Roughly 36,000 textile and garment workers in Indonesia could lose their jobs as weak sales threaten more than 100 small-scale manufacturers.
That’s according to Ade Sudrajat, chairman of the Indonesian Textile Association (API), who told Investor Daily on Tuesday that a diminished domestic demand due to the country’s crawling economy has led to goods piling up in warehouses and slashed production levels.
“There was no demand, so those factories cannot produce,” he said.
While the Indonesian Ministry of Industry in May unveiled a new plan aimed at boosting textile and footwear exports, local manufacturers are still struggling to compete with cheaper imports from China and South Korea in the domestic market.
Combined with a falling rupiah, which has depreciated about 13.6 percent against the U.S. dollar so far this year (making yarn and fabric imports more expensive), and rising electricity costs, it’s spelled disaster for the country’s garment industry: The Confederation of All Indonesian Workers’ Union (KSPSI) has said around 45,000 workers have been let go from textile and apparel factories in recent months and that number will likely increase.
Sudrajat suggested cutting the electricity tariff by 40 percent could help, as well as introducing trade barriers for certain textile imports in a bid to protect Indonesian manufacturers.

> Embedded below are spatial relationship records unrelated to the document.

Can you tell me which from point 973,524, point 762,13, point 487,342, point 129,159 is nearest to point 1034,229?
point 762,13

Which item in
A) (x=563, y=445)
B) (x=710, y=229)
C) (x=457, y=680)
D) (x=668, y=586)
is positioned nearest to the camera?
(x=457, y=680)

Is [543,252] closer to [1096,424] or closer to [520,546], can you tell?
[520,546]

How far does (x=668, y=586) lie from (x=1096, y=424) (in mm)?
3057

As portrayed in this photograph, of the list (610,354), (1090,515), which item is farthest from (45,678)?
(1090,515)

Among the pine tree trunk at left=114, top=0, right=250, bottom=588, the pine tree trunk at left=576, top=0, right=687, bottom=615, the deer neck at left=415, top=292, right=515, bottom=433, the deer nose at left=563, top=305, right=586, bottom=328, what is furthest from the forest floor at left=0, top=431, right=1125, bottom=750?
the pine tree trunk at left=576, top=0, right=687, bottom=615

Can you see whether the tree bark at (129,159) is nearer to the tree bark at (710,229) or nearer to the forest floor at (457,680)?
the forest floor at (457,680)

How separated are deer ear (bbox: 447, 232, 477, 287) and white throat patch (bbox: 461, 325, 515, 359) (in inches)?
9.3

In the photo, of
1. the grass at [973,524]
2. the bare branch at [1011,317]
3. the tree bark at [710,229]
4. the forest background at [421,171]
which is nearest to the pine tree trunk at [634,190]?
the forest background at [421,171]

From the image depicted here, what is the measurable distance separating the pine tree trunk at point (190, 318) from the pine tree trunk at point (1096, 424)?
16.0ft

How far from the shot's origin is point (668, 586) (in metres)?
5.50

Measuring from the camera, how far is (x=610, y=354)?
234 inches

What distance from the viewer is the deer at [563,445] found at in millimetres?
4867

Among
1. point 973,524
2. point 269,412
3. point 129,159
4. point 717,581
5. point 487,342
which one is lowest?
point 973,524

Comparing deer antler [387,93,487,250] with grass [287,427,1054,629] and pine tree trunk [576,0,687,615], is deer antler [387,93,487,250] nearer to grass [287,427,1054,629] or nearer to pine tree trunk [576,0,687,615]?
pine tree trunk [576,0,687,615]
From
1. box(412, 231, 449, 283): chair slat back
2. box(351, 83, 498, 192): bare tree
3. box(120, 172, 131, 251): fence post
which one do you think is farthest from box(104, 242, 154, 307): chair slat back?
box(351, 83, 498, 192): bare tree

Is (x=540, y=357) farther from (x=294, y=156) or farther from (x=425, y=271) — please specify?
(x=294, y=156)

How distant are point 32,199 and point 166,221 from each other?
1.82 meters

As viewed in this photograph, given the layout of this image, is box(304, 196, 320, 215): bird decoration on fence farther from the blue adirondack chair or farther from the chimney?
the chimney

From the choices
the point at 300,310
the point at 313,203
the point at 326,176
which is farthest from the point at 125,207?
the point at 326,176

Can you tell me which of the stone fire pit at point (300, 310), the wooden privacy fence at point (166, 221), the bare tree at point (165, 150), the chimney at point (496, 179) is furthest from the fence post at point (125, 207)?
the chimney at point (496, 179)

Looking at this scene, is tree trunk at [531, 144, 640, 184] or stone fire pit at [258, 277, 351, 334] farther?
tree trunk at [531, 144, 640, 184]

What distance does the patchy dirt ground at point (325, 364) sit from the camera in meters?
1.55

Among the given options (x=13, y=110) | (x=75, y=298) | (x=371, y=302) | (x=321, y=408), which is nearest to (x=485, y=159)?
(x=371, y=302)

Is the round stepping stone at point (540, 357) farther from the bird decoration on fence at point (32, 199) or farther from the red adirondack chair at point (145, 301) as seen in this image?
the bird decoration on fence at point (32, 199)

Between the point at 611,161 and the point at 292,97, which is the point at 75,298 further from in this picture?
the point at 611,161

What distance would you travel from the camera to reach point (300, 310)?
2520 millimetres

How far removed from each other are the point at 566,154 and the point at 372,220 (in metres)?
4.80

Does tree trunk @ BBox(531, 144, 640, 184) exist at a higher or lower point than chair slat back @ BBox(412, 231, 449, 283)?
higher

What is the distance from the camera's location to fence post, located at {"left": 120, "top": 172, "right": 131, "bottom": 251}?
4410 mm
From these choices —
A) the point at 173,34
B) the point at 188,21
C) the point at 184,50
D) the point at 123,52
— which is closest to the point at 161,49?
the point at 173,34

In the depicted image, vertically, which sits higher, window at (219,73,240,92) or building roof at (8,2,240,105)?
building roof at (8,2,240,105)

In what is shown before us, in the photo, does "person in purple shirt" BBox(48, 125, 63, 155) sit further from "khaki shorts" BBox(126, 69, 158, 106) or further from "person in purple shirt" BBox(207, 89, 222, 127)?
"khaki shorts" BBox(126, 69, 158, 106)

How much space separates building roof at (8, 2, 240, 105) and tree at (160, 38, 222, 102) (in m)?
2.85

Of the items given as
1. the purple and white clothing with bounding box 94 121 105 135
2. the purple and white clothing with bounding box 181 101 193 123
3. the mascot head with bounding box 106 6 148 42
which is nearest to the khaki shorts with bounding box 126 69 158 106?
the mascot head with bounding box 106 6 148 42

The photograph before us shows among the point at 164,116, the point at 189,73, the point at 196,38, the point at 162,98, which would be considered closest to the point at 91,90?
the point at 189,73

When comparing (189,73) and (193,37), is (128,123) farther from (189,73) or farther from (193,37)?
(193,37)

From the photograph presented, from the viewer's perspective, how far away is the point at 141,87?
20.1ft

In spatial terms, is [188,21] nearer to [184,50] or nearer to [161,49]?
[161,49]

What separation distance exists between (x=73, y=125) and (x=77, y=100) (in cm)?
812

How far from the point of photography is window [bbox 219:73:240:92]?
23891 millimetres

Last month, the government increased the duty on thousands of imported consumer goods, including coats, jackets, suits, blouses, shirts and T-shirts, but the domestic industry is still at risk, with no liberation in sight. The country posted its weakest economic growth since 2009 in the second quarter of the year and thousands of workers took to the streets in several cities on Tuesday to protest layoffs and demand higher wages.